Olduvai Gorge derives its name from wild sisal (Sansevieria ehrenbergii), a relative to the succulent houseplant we call mother-in-law’s-tongue.   It turns out that the first European to realize the significance of the site was German entomologist Wilhelm Kattwinkel, who visited Tanzania in 1911 to collect butterflies.  When he pointed to the gorge and asked its name, the Maasai thought he was referring to the plants and told him their name, oldupaii.   What he heard was “olduvai”, and the rest is history.  But It was fossils found in 1913 by German geologist Hans Reck that inspired Kenyan-born Louis Leakey to begin serious archaeological work in the gorge.

 

 

 

As we sat in a little open-walled building listening to a talk from a museum staff member, we gazed out at the prominent tower of land before us.  The reddish upper layer, the Naisiusiu Beds, have been carbon-dated at 10,500 – 17,550 years and contain Middle Stone Age artifacts.

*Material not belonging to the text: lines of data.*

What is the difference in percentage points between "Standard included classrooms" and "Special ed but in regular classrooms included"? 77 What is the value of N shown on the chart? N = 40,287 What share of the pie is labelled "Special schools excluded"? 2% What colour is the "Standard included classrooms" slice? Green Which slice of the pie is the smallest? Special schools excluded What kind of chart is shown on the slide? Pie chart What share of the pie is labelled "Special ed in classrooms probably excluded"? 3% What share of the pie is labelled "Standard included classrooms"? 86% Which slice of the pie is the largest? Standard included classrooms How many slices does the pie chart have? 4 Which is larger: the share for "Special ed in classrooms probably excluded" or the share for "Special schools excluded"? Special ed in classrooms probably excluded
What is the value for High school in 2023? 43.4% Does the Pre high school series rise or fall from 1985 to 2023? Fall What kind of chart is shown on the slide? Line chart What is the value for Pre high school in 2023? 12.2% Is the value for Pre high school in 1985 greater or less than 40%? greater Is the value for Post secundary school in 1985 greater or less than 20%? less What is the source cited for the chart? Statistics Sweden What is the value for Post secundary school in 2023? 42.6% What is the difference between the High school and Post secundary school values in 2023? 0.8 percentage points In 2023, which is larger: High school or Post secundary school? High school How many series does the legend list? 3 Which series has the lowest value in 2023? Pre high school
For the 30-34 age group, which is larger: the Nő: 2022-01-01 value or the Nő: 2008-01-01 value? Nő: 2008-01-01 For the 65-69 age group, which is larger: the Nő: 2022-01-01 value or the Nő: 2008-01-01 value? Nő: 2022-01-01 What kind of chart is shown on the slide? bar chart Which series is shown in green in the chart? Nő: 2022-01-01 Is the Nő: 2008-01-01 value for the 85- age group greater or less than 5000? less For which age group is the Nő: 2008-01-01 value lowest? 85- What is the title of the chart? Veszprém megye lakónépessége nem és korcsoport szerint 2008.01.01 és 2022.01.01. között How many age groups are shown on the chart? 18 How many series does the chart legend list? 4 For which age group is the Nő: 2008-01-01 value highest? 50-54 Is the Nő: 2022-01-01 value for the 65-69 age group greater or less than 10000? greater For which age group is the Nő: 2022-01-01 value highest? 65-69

In composition, this windborne volcanic soil is similar to the Serengeti plains nearby.  The very bottom of the gorge is composed of black basalt, deposited some 2 million years ago when boiling lava flowed from the Olmoti Volcano nearby into what was then a shallow alkaline lake.   Between the top of the tower and the gorge’s bottom layer are five stratigraphic beds representing more than 200 feet of spectacular archaeological and fossil history. 

 

 

Discoveries made at Olduvai include OH5, Paranthropus boisei (Australopithecus boisei) or “Nutcracker Man”, a 1.8 million-year-old hominid ancestor with gorilla-sized teeth found in 1959 by Mary Leakey in the lowest strata, Bed I.  Also found in Bed I were 1.9 million-year-old-tools.   In 1960, their son Jonathan Leakey found the 1.75 million-year-old skull of OH7, Homo habilis, the first-known hominid.   He was nicknamed “Handy Man” because he is presumed to have used the primitive tools found in the same bed.  

 

 

 

Fossils of gigantic giraffes, buffaloes, rhinos and elephants were also found in Beds I and II, their size a consequence of the moist, favorable conditions in the area some 1.5 million years ago.  The upper part of Bed II revealed 1.2 million-year-old fossils of Homo erectus olduvaiensis, man now having learned to stand upright and hunt those large beasts.  As Peter Mathiessen notes:  Tool-users such as Homo erectus and his contemporaries, who were large creatures themselves, hunted mastodonts, gorilla-sized baboons, wild saber-tusked pigs the size of hippopotami, and wild sheep as large as buffalo….”.   (Just 10 days after my visit to Olduvai, I was able to connect the dots as I stood before a glass display case in London’s magnificent Natural History Museum.    There, gleaming under the halogen lights, sat a partial skull of Homo erectus that had been discovered at Olduvai.   Nearby were Homo habilis, Paranthropus boisei and other artifacts from Olduvai.)

 

 

In Bed III, the soil is characterized by its reddish-brown color; this bed dates from when the salt lakes formed.  Bed IV (c. 800,000 years ago) contains sophisticated stone tools and more H. erectus fossils.  The Masek Beds (600,000 – 400,000 years ago) were formed by Kerimasi, another nearby volcano, now extinct.  The Ndutu Beds, next to the uppermost layer, are between 100,000 to 30,000 years old and contain Middle Stone Age artifacts. 

 

 

For its profound importance to mankind, Olduvai is a rustic place -- wind-swept and sun-baked with humble buildings that make little footprint on the landscape.  But the stunning discoveries unearthed there have altered forever our understanding of our own place on this planet.   (For more on the Leakey family, see their website.  For more on the topography and discoveries at Olduvai Gorge, have a look at this page from Wikipedia.  For more on the Leakey’s Olduvai Museum, read this page.)

 

 

Back in the vans, some of us laden with lovely little souvenirs from Olduvai’s gift shop, we continued west towards Serengeti’s eastern Naabi Gate.  As we drove through the adjacent plain dotted with thousands of grazing wildebeests and zebras, we gained our first clues about the size of the famous migration.